For a traditional Pakistani/Indian dish, simmer tender morsels of chicken in a creamy, spicy blend of onion, garlic, ginger, turmeric, cumin, tomatoes, yogurt, mint, cardamom and cinnamon. Finish by steaming with fragrant saffron rice and potatoes.
INGREDIENTS (for 7 servings):
- 4 tablespoons vegetable oil
- 4 small potatoes, peeled and halved
- 2 large onions, finely chopped
- 2 cloves garlic, minced
- 1 tablespoon minced fresh ginger root
- 1/2 teaspoon chili powder
- 1/2 teaspoon ground black pepper
- 1/2 teaspoon ground turmeric
- 1 teaspoon ground cumin
- 1 teaspoon salt
- 2 medium tomatoes, peeled and chopped
- 2 tablespoons plain yogurt
- 2 tablespoons chopped fresh mint leaves
- 1/2 teaspoon ground cardamom
- 1 (2 inch) piece cinnamon stick
- 3 pounds boneless, skinless chicken pieces cut into chunks
- 2 1/2 tablespoons vegetable oil
- 1 large onion, diced
- 1 pinch powdered saffron
- 5 pods cardamom
- 3 whole cloves
- 1 (1 inch) piece cinnamon stick
- 1/2 teaspoon ground ginger
- 1 pound basmati rice
- 4 cups chicken stock
- 1 1/2 teaspoons salt
In a large skillet, in 2 tablespoons vegetable oil (or ghee) fry potatoes until brown, drain and reserve the potatoes. Add remaining 2 tablespoons oil to the skillet and fry onion, garlic and ginger until onion is soft and golden. Add chili, pepper, turmeric, cumin, salt and the tomatoes. Fry, stirring constantly for 5 minutes. Add yogurt, mint, cardamom and cinnamon stick. Cover and cook over low heat, stirring occasionally until the tomatoes are cooked to a pulp. It may be necessary to add a little hot water if the mixture becomes too dry and starts to stick to the pan.
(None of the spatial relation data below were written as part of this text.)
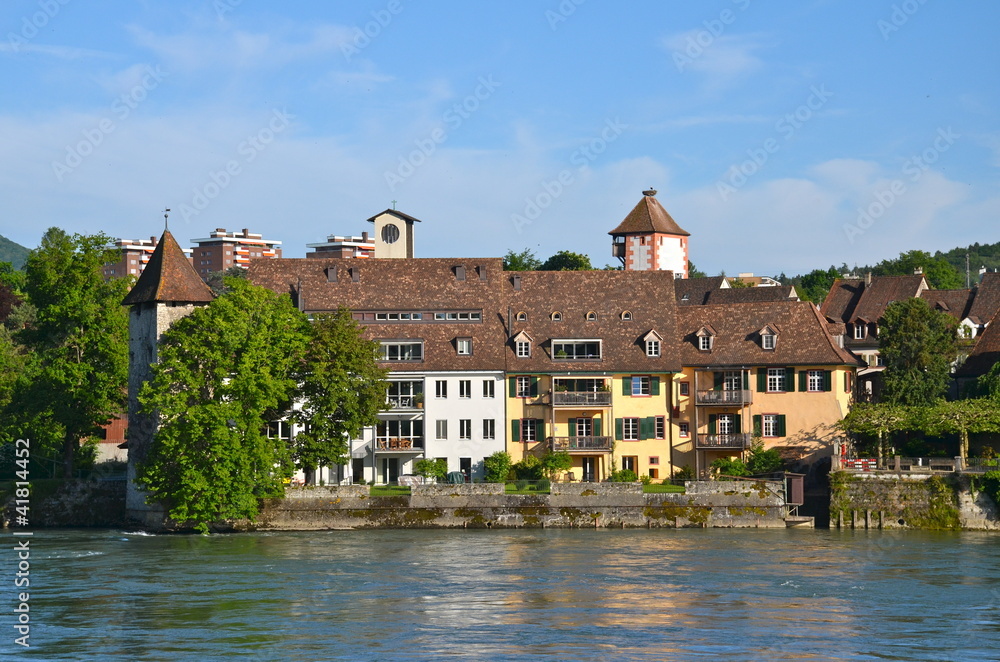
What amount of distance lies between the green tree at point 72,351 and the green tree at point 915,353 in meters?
42.6

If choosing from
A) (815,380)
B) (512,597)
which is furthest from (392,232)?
(512,597)

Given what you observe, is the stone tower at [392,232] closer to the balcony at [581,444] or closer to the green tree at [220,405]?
the balcony at [581,444]

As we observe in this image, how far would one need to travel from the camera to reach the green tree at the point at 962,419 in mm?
75750

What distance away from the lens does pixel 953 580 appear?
54594mm

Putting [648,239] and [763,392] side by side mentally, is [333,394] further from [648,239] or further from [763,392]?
[648,239]

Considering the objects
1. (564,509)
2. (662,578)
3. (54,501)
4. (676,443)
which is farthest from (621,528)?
(54,501)

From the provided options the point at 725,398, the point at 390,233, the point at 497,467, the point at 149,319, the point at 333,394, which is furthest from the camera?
the point at 390,233

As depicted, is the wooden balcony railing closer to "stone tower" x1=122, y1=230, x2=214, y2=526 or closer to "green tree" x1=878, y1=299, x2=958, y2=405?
"green tree" x1=878, y1=299, x2=958, y2=405

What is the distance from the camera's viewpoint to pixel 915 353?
84188 millimetres

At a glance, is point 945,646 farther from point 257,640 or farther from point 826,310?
point 826,310

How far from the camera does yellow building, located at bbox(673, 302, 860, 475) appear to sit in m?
81.8

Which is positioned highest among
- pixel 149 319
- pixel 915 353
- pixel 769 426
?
pixel 149 319

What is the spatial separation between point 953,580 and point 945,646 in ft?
39.5

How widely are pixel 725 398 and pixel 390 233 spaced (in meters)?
28.8
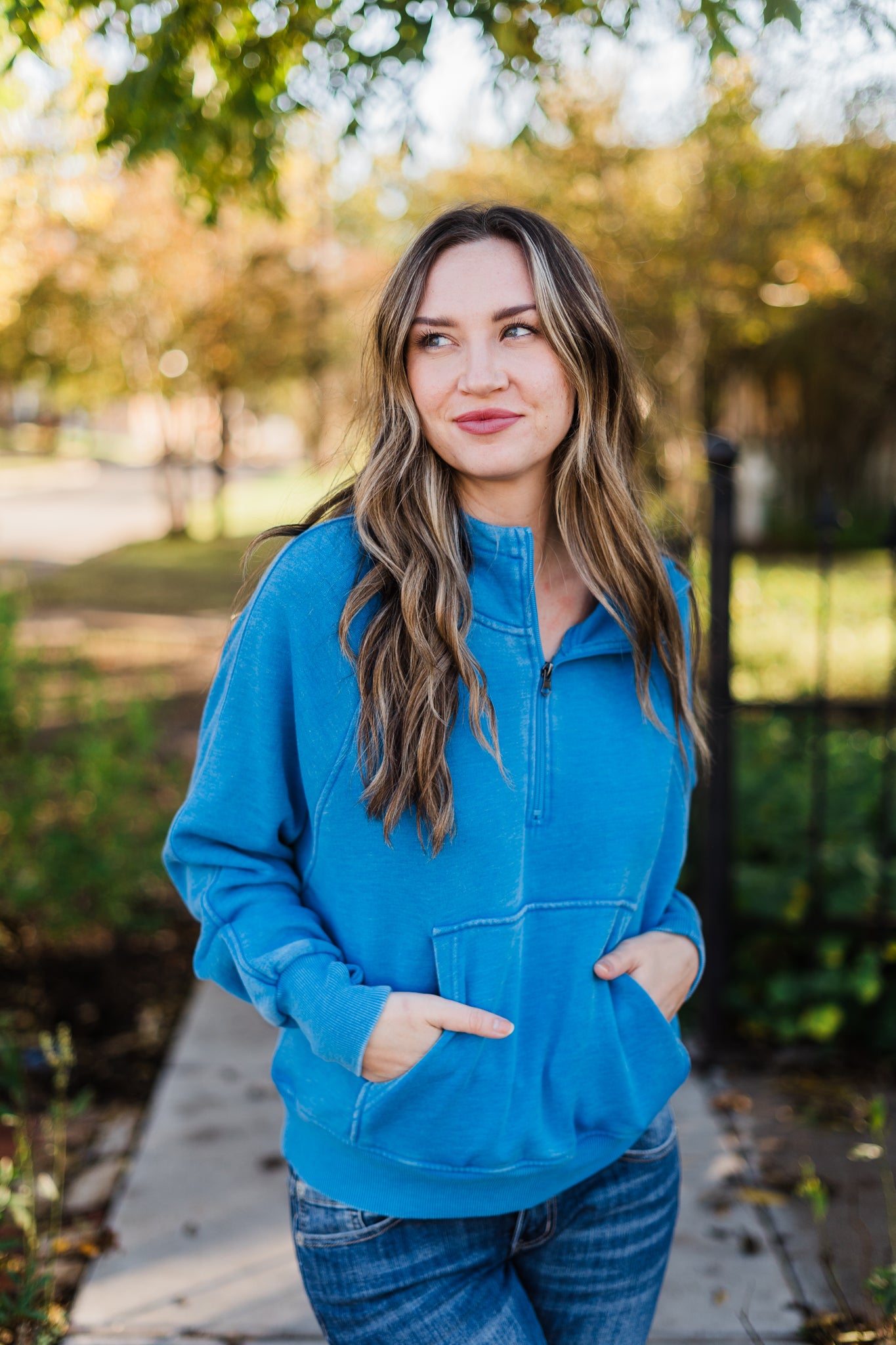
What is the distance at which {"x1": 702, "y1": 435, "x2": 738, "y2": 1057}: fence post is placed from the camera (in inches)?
131

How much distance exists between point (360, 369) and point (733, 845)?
2.35 metres

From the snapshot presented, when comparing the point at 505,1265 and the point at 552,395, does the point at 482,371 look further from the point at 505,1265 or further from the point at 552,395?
the point at 505,1265

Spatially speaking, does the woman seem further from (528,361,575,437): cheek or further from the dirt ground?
the dirt ground

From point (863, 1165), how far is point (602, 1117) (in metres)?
1.74

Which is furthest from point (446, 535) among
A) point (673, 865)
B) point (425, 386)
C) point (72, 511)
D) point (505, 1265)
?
point (72, 511)

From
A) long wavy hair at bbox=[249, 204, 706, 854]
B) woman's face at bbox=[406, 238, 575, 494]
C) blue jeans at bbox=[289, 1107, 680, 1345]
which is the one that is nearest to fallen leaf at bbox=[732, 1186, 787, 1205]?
blue jeans at bbox=[289, 1107, 680, 1345]

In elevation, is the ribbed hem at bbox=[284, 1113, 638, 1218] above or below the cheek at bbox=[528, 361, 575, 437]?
below

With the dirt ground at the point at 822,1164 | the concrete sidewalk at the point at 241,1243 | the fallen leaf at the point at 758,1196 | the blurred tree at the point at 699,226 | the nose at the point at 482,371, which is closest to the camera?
the nose at the point at 482,371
When the mixture is thick and smooth, add the chicken pieces and stir well to coat them with the spice mixture. Cover and cook over very low heat until the chicken is tender, approximately 35 to 45 minutes. There should only be a little very thick gravy left when chicken is finished cooking. If necessary cook uncovered for a few minutes to reduce the gravy.
Wash rice well and drain in colander for at least 30 minutes.
In a large skillet, heat vegetable oil (or ghee) and fry the onions until they are golden. Add saffron, cardamom, cloves, cinnamon stick, ginger and rice. Stir continuously until the rice is coated with the spices.
In a medium-size pot, heat the chicken stock and salt. When the mixture is hot pour it over the rice and stir well. Add the chicken mixture and the potatoes; gently mix them into the rice. Bring to boil. Cover the saucepan tightly, turn heat to very low and steam for 20 minutes. Do not lift lid or stir while cooking. Spoon biryani onto a warm serving dish.